Nov 12, 2015

Today In Primary We're Going To Learn How To Wash Our Hands - My American Life

http://www.thisamericanlife.org/radio-archives/episode/112/ladies-and-germs

While growing up I was a messy kid. I was a boy, I had a normal back yard, and then a back, back yard that was nothing but desert and it was all mine. I played in the dirt, in the mud, and took a concious effort to drive through as many puddles that I could find whenever I could find them on my bike.

One Sunday, in the middle of primary we had a the new member of the ward come in and teach us all how to wash our hands.

That's right, a stranger, who couldn't even say something about why she was talking to us, like she was a nurse, or doctor or anything like that, gave us a strict how to guide on how to scrub and push all bacteria away from our bodies. She spent time to demonstrate how we should wash both sides of our hands, which soap we should use, and even crazy information that you'd never expect to use like how to turn off the water with your wrist. For a kid that was in grade school and would go home and within the week be in as much dirt as possible, it was ridiculous . . . until I meet Janette.

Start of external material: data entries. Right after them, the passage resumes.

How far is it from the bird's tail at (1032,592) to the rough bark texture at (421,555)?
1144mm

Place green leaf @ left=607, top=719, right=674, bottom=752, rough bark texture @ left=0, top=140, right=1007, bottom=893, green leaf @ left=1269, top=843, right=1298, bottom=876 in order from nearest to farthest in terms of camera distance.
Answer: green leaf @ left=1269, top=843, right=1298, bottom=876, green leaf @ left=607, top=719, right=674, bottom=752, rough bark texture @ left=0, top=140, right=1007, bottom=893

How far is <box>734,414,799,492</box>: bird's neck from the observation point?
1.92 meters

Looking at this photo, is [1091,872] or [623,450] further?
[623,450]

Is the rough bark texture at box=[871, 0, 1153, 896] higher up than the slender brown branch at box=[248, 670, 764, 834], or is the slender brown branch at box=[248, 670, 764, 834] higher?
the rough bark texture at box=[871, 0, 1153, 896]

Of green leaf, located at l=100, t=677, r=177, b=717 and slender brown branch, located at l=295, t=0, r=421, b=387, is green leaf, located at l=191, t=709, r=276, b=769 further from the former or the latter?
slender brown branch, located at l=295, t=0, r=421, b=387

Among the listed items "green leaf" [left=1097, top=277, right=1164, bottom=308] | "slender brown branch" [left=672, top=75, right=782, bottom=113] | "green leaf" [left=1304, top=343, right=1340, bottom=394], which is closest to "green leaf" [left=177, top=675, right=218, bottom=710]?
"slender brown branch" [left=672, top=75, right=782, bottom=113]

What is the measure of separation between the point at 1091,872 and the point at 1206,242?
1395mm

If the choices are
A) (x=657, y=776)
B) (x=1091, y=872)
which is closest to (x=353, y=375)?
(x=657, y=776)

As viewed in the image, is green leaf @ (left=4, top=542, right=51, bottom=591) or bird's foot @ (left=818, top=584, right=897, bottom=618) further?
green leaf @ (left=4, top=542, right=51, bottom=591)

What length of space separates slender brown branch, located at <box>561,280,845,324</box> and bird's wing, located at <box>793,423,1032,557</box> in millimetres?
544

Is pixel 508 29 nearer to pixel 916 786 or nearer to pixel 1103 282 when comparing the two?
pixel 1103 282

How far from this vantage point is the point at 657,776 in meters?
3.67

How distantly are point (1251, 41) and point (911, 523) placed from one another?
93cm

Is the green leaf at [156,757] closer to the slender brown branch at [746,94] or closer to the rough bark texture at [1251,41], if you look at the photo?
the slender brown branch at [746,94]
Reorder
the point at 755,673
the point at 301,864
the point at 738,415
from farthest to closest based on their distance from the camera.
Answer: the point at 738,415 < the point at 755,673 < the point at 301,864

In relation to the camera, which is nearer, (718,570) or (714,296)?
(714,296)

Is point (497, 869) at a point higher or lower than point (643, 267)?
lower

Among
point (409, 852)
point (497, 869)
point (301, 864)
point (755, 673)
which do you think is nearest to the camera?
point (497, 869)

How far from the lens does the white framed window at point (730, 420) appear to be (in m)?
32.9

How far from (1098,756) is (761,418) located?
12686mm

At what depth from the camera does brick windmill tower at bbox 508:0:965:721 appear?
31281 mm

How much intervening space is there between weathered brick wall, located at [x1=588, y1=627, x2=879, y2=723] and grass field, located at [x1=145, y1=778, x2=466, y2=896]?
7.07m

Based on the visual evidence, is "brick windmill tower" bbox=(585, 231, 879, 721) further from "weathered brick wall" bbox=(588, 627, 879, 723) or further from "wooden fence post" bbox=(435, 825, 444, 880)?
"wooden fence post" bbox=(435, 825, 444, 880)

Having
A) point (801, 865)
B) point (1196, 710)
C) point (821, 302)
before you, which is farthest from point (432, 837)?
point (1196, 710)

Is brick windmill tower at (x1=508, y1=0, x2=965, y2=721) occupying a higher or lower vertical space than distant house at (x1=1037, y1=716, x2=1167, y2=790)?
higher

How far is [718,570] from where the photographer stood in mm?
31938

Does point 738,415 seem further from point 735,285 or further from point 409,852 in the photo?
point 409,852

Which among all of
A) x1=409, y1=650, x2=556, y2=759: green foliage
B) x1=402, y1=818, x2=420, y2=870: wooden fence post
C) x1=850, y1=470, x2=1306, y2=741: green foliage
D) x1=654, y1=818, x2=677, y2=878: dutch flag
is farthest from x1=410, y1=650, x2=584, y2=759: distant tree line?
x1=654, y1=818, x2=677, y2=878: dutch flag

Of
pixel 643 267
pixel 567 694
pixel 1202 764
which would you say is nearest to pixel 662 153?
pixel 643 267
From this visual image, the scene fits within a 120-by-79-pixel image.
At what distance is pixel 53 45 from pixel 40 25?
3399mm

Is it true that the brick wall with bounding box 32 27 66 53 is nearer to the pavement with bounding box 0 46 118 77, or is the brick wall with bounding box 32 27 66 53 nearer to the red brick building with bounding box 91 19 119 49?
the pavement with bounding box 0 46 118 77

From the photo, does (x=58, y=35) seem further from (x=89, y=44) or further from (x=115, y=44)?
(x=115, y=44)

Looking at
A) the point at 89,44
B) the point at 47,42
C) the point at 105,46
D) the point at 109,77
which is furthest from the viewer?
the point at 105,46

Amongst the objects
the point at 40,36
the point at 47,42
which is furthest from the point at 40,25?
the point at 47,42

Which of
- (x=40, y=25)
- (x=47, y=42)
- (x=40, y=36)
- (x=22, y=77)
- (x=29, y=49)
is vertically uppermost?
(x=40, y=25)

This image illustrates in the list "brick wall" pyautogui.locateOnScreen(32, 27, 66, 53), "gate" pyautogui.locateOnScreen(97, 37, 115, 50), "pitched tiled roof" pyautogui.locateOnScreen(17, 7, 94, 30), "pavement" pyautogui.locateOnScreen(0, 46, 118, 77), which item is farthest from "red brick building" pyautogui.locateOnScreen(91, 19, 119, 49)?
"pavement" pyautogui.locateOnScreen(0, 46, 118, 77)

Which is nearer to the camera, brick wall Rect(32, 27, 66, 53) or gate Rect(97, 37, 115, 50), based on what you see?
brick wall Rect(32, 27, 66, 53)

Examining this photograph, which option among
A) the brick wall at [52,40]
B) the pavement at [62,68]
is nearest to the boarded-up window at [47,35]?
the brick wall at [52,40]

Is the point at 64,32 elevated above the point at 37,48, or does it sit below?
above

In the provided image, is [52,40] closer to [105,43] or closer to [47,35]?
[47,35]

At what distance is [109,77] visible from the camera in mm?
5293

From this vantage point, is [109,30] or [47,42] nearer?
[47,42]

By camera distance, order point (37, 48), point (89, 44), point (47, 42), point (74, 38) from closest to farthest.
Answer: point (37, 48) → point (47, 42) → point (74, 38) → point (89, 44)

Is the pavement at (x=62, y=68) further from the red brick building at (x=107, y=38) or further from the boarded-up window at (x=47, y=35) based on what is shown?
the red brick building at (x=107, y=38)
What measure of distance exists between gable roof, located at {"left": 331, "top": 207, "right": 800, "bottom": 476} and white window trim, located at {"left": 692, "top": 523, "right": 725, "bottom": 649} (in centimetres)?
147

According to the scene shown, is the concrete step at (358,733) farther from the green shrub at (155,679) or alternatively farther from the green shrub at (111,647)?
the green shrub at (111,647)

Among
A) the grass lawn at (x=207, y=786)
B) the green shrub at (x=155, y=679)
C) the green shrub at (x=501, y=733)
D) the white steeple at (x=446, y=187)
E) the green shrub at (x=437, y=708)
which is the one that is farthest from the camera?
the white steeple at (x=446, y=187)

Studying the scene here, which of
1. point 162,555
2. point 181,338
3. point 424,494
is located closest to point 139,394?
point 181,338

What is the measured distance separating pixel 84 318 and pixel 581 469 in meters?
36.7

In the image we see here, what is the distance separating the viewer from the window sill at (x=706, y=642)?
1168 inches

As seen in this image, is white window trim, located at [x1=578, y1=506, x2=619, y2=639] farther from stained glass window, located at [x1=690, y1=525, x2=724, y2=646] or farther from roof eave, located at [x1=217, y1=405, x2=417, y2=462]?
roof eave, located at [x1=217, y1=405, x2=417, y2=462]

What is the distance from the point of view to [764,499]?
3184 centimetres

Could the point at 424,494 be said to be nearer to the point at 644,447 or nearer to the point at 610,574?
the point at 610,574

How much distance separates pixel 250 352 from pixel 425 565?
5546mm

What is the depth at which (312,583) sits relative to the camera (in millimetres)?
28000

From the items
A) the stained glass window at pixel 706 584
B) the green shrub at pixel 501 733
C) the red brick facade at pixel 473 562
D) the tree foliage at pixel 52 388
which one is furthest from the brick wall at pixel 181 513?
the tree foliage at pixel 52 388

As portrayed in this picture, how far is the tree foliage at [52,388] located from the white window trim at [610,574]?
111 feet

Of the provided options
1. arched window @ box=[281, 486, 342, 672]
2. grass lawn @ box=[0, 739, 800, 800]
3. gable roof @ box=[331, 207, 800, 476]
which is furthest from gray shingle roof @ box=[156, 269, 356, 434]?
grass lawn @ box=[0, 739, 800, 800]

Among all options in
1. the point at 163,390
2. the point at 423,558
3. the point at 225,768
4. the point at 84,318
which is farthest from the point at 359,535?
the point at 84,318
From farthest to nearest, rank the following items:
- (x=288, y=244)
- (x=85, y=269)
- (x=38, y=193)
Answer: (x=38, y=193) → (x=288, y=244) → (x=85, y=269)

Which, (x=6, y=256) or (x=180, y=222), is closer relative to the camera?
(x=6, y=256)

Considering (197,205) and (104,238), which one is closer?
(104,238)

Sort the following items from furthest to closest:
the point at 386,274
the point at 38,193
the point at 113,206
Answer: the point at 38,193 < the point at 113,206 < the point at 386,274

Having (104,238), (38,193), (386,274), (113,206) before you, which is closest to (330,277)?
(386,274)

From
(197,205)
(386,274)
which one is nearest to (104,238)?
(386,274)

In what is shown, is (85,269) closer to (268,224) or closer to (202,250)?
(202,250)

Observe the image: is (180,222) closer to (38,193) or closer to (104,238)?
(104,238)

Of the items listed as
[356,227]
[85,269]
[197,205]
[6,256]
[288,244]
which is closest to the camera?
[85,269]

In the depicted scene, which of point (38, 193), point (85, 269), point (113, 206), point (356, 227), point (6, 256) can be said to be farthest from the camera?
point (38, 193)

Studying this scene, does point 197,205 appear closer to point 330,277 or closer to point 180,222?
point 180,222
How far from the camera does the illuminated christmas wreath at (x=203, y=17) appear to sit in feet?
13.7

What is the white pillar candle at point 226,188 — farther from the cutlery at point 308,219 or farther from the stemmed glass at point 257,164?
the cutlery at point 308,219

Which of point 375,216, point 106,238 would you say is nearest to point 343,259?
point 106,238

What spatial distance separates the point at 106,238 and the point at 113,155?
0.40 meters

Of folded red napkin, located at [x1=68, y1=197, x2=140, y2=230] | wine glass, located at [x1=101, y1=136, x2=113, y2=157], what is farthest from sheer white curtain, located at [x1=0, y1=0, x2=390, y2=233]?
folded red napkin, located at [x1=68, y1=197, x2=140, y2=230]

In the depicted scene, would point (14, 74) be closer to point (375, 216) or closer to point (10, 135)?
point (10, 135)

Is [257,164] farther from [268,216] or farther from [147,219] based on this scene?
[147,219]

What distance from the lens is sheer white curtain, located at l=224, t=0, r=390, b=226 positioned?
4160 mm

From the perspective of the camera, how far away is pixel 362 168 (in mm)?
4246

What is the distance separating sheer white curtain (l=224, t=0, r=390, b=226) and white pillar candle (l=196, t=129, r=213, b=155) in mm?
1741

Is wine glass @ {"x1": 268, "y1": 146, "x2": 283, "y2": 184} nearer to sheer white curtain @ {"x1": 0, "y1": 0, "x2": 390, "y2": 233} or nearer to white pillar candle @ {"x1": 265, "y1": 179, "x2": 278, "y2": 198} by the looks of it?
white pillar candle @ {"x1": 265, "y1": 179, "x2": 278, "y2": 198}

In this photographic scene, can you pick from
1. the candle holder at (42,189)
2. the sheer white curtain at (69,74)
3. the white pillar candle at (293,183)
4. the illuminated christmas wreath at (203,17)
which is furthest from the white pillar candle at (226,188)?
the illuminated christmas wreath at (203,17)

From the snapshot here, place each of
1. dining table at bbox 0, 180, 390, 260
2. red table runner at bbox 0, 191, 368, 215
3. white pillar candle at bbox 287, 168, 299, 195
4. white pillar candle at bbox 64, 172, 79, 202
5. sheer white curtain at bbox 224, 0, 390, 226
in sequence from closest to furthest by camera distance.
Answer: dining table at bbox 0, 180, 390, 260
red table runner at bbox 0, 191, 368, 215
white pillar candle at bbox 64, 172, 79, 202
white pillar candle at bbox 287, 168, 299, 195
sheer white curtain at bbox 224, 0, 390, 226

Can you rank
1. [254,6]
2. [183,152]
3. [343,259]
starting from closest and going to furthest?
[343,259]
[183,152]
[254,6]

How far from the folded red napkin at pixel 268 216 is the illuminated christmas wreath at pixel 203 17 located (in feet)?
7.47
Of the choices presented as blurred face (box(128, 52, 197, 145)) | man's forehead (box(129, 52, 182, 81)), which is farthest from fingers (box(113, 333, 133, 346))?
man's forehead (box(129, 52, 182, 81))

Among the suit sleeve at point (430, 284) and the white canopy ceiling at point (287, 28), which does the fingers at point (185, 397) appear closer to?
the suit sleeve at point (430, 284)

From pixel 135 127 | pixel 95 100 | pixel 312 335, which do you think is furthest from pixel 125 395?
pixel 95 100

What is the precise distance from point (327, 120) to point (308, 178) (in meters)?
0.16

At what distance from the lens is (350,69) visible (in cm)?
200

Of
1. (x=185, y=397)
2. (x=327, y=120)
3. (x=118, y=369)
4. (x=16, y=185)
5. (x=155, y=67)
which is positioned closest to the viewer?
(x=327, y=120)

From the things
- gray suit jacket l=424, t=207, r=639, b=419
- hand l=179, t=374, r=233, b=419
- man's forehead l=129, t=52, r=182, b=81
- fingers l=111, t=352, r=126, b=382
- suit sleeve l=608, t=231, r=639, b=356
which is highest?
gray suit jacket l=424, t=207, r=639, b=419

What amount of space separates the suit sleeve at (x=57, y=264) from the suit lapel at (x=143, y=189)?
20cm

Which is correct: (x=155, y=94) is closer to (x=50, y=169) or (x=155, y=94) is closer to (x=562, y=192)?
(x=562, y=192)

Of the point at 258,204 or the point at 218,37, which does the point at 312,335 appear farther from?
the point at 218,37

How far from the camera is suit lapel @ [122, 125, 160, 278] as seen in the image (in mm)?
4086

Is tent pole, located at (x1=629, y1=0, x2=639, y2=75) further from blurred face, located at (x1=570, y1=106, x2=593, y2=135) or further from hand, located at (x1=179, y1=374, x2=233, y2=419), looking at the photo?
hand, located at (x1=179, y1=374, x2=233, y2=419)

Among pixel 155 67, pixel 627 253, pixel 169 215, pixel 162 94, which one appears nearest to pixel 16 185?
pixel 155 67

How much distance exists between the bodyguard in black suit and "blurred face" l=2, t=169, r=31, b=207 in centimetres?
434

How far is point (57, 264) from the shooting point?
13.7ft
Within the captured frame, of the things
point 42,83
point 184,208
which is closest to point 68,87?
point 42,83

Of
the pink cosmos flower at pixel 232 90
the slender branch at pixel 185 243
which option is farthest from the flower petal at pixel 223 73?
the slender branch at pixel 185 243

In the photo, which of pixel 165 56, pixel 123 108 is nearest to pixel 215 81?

Janette was two years younger than me (or maybe three, I can't remember exact ages) and she was fighting a crazy fight against childhood leukemia. Her immune system was shot, and she was just getting to the point where her doctors were brave enough to allow her out into social situations with other sticky, dirty, kids.

When it came to Janette, even after a bone marrow transplant, missing hair, and finally remission, cleanliness was always involved. A school bus would drive by us as we walked to school and she would duck her head into her shirt, and try to cover any exhaust from coming into her mouth because thanks to the cancer her lung functions were shot.


My friendship with Janette aside, because I will openly consider her a friend of mine while in grade school, dealing with her was certainly not helpful with my morbidity. I was already a messed up kid with only two living grandparents, and knowing that death was just a step in the process of life, but then my friend that I'd spend playground time with just sitting around and talking (because running was out of the question) had an estimate of how long she was going to live from multiple doctors.

Most people can say that doctors have an estimate of their death from doctors, but that's typically measured in multiple decades. Janette's date was measured in single digits, and maybe a decade if they were really going for a stretch. Any year past eighteen was a flat out medical marvel, and the fact that she's still alive, kicking, and taking names is down right impossible according to the doctors that she had at the time. I knew from a start that my friend at school at any point could catch a cold and die.

Washing my hands, cleaning up, and trying to fight germs and all forms of diseases wasn't just a 'fad' it was a way for me to keep the person I considered a friend alive.